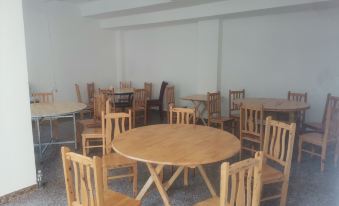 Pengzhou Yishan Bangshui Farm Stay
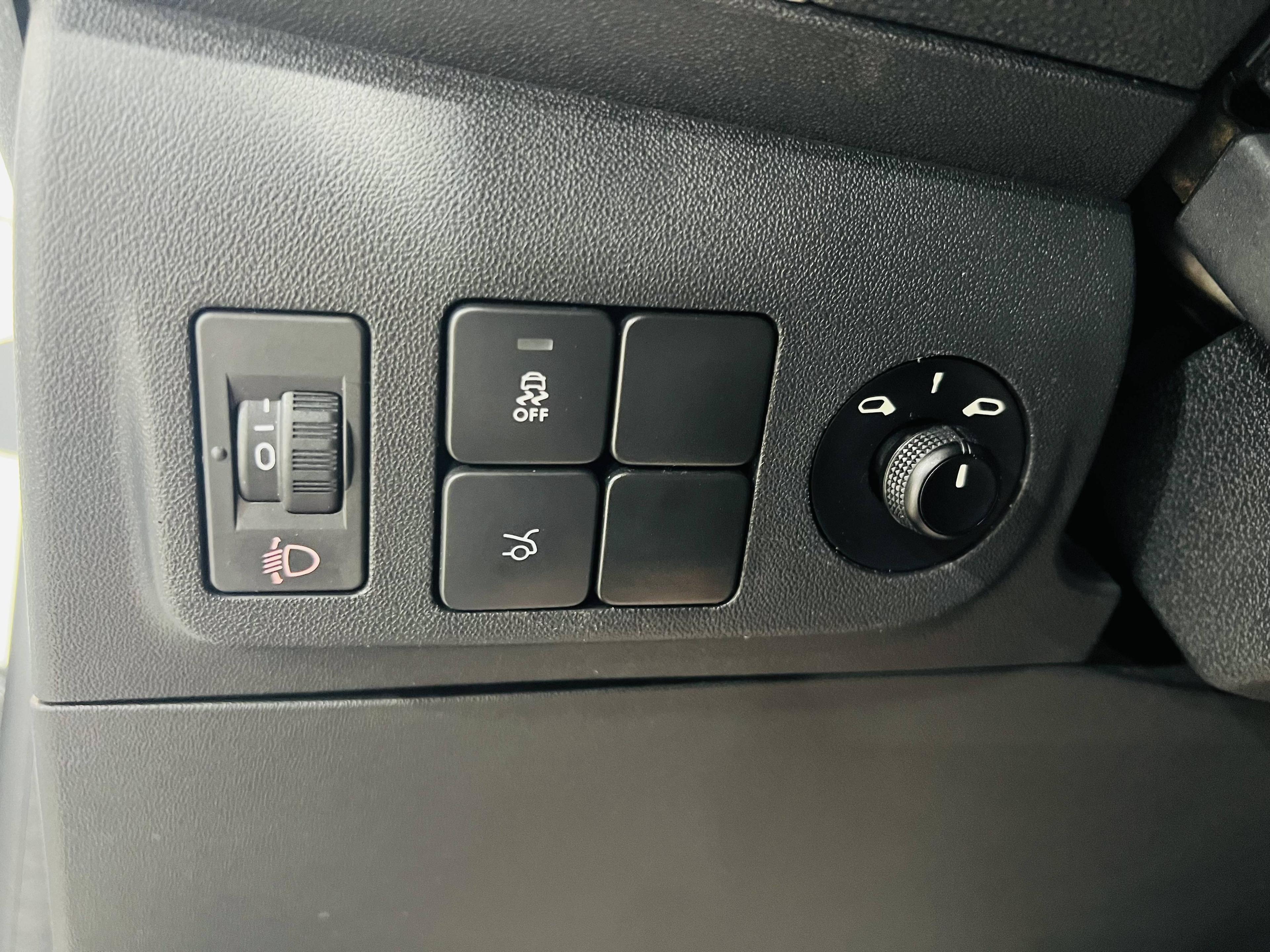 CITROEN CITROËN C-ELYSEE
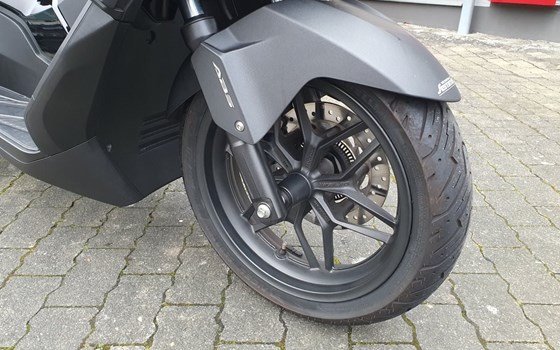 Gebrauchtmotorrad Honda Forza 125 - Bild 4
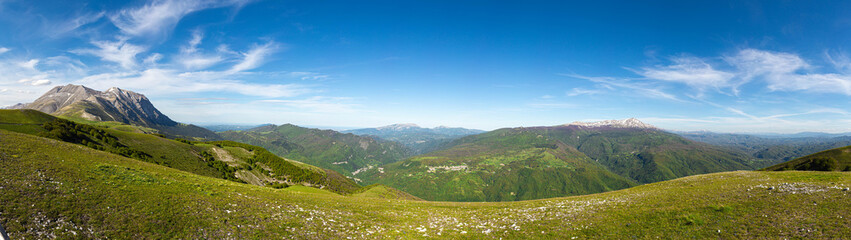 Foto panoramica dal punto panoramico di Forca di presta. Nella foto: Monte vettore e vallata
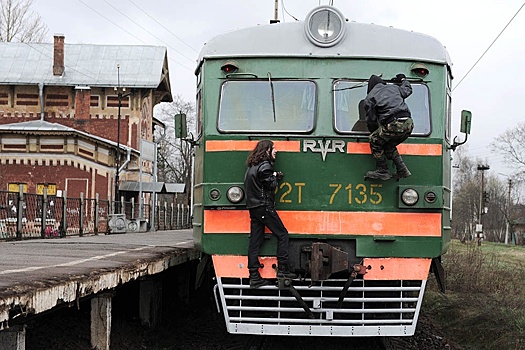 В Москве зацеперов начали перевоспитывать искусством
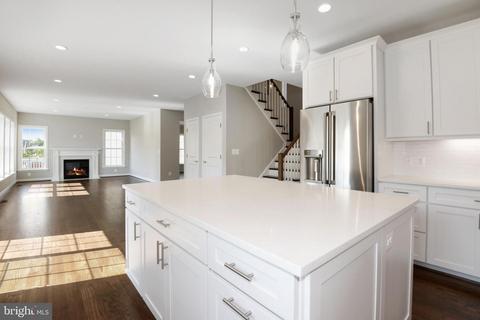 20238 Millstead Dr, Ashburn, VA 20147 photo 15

════════════════

> _ABOUT THIS EXERCISE_:
Your task is to repeat the listing exactly while omitting its pictures.

> _REPLY_:
 Pengzhou Yishan Bangshui Farm Stay
 CITROEN CITROËN C-ELYSEE
 Gebrauchtmotorrad Honda Forza 125 - Bild 4
 Foto panoramica dal punto panoramico di Forca di presta. Nella foto: Monte vettore e vallata
 В Москве зацеперов начали перевоспитывать искусством
 20238 Millstead Dr, Ashburn, VA 20147 photo 15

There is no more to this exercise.